Convert Microsoft Word documents (.docx) to clean Markdown — paste Word content or upload a .docx file to extract headings, bold, italic, lists, links and tables as Markdown.
Copy text from a Microsoft Word document and paste it into the input area. Formatting such as headings, bold, italic, lists and links is detected automatically.
The converter maps Word formatting to Markdown syntax: headings become # H1, ## H2; bold becomes **bold**; italic becomes *italic*; lists become - or 1. items.
Click Copy Markdown to grab the output, or Download .md to save as a Markdown file. The output is compatible with GitHub, GitLab, Notion, Obsidian and any Markdown editor.
The converter maps the most common Word formatting to Markdown equivalents: Heading 1/2/3/4/5/6 styles → # / ## / ### etc., Bold → **text**, Italic → *text*, Bold+Italic → ***text***, Underline → *text* (closest Markdown equivalent), Strikethrough → ~~text~~, Hyperlinks → [link text](url), Bullet lists → - item, Numbered lists → 1. item, Blockquotes → > text, Inline code → `code`, Tables → pipe-format Markdown tables, Horizontal rules → ---.
Both options are supported. For pasting: copy content from a Word document (Ctrl+A, Ctrl+C) and paste it into the input area — formatting metadata is passed through the clipboard. For uploading: click Upload .docx and select a Word document. The .docx file is parsed locally in your browser using a JavaScript library (mammoth.js) to extract text and formatting without any server upload. Both methods produce equivalent results.
Yes — tables in Word documents are converted to pipe-formatted Markdown tables. The first row is treated as the header row. Cell content including inline formatting (bold, italic, links) is preserved within the Markdown table cells. Complex table features like merged cells (colspan/rowspan) cannot be represented in Markdown pipe tables — they are simplified to a flat grid with content preserved but merge structure removed.
Embedded images in the Word document are not directly convertible to Markdown (Markdown image syntax requires a URL or file path, not raw image data). Images are replaced with a placeholder comment in the Markdown output: <!-- Image: [image dimensions and position note] -->. To include images, export them from Word separately and host them, then update the placeholder with the correct Markdown image syntax: .

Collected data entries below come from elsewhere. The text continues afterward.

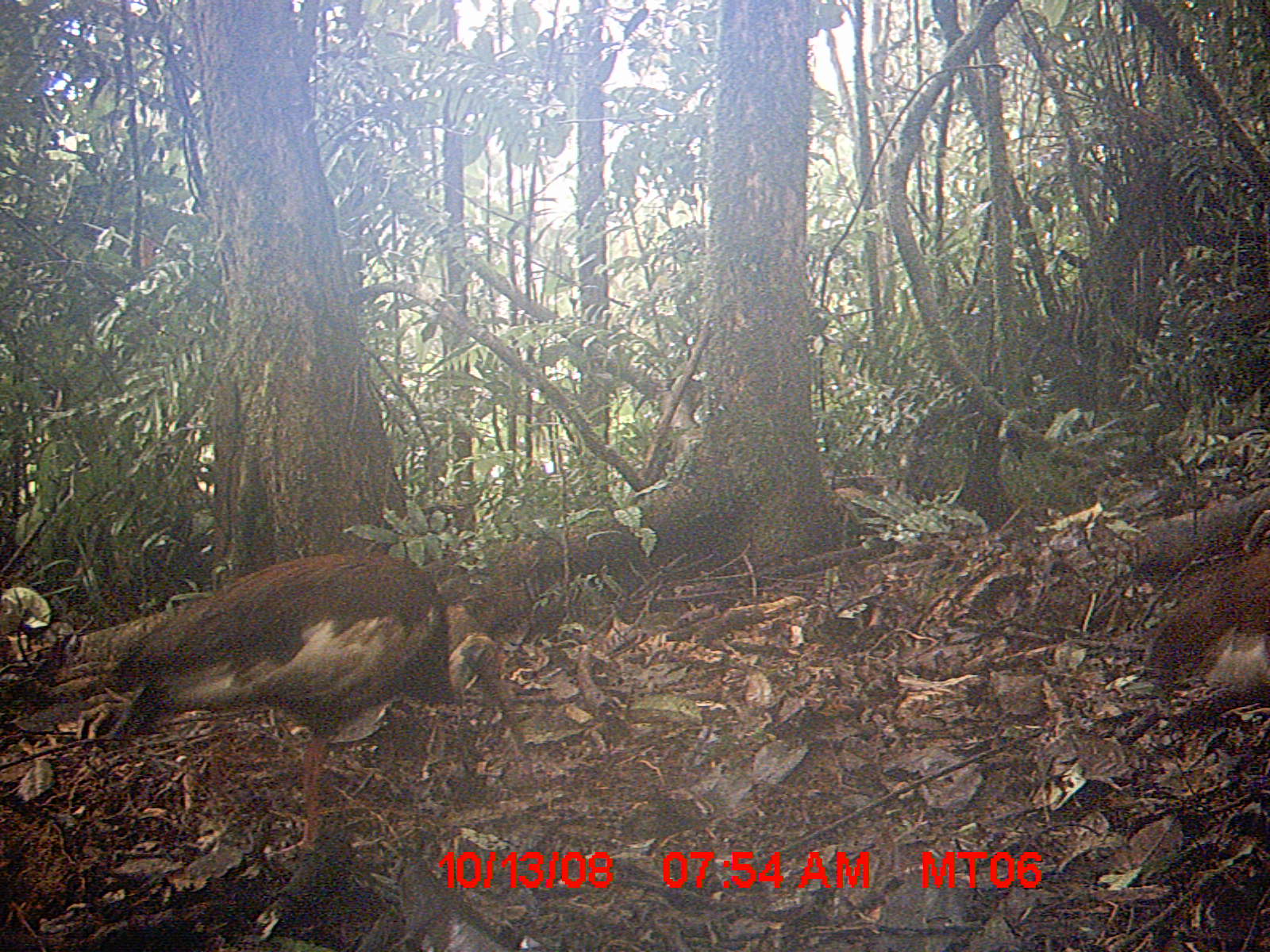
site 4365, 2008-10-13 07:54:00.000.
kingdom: Animalia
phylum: Chordata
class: Aves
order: Pelecaniformes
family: Threskiornithidae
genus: Lophotibis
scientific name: Lophotibis cristata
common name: madagascan ibis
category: lophotibis cristataa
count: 2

Footnotes and endnotes from Word documents are converted to Markdown footnote syntax where supported: the footnote marker becomes [^1] in the text and the footnote content becomes [^1]: footnote text at the bottom of the document. Standard Markdown does not include footnote syntax, but GitHub, Pandoc, and many extended Markdown parsers (MultiMarkdown, kramdown) support this format. In plain CommonMark, footnotes appear at the bottom as numbered references.

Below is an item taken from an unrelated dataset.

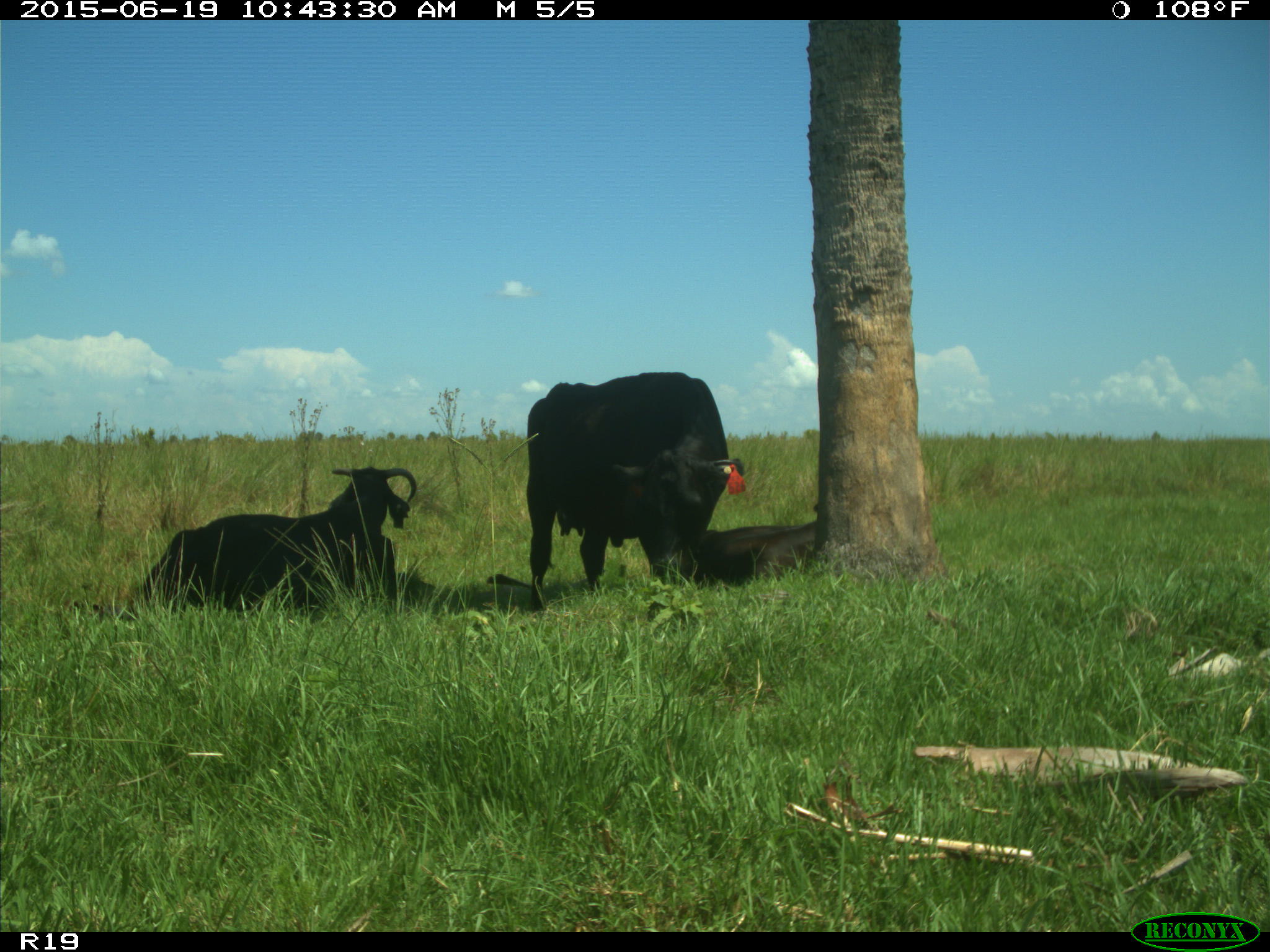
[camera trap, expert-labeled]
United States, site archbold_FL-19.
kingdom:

For long documents (50+ pages), convert section by section rather than the whole document at once. This makes it easier to review and correct the output, handle complex tables individually, and deal with special characters or symbols that may not convert cleanly. After converting, read through the Markdown in the preview panel to catch any formatting issues before copying the final output. The word count in the status bar helps you track how much content has been converted.
Yes — the converter detects Word's Heading 1 through Heading 6 paragraph styles and maps them to the corresponding Markdown heading levels (# through ######). This preserves the full document hierarchy. Normal paragraph text becomes plain Markdown paragraphs. The heading structure is also reflected in the live preview which shows a formatted document with the correct visual hierarchy, making it easy to verify the structure is correct before exporting.
Some special characters and symbols used in Word documents do not have direct Markdown equivalents: em dashes (—) become -- or --- depending on context, smart quotes (" ") are converted to straight quotes (" "), ellipsis (…) becomes ..., non-breaking spaces become regular spaces, and various mathematical or typographic symbols may be converted to their Unicode representation or HTML entity. Review the output for any characters that need manual correction.
Yes — Google Docs can be exported in two ways: (1) Copy and paste directly from Google Docs into the input area (formatting is passed through the clipboard similar to Word); (2) Download from Google Docs as .docx (File → Download → Microsoft Word) and then upload the .docx file here. Option 2 typically produces more accurate results as the full formatting information is captured in the Word file rather than just what the clipboard transfers.
Yes, completely private. The entire conversion process runs locally in your browser using JavaScript. For pasted content, no data leaves your browser at all. For .docx file uploads, the file is read and processed entirely in browser memory using the mammoth.js library — it is never transmitted to any server. This makes the tool safe for confidential business documents, legal files, HR materials and sensitive content.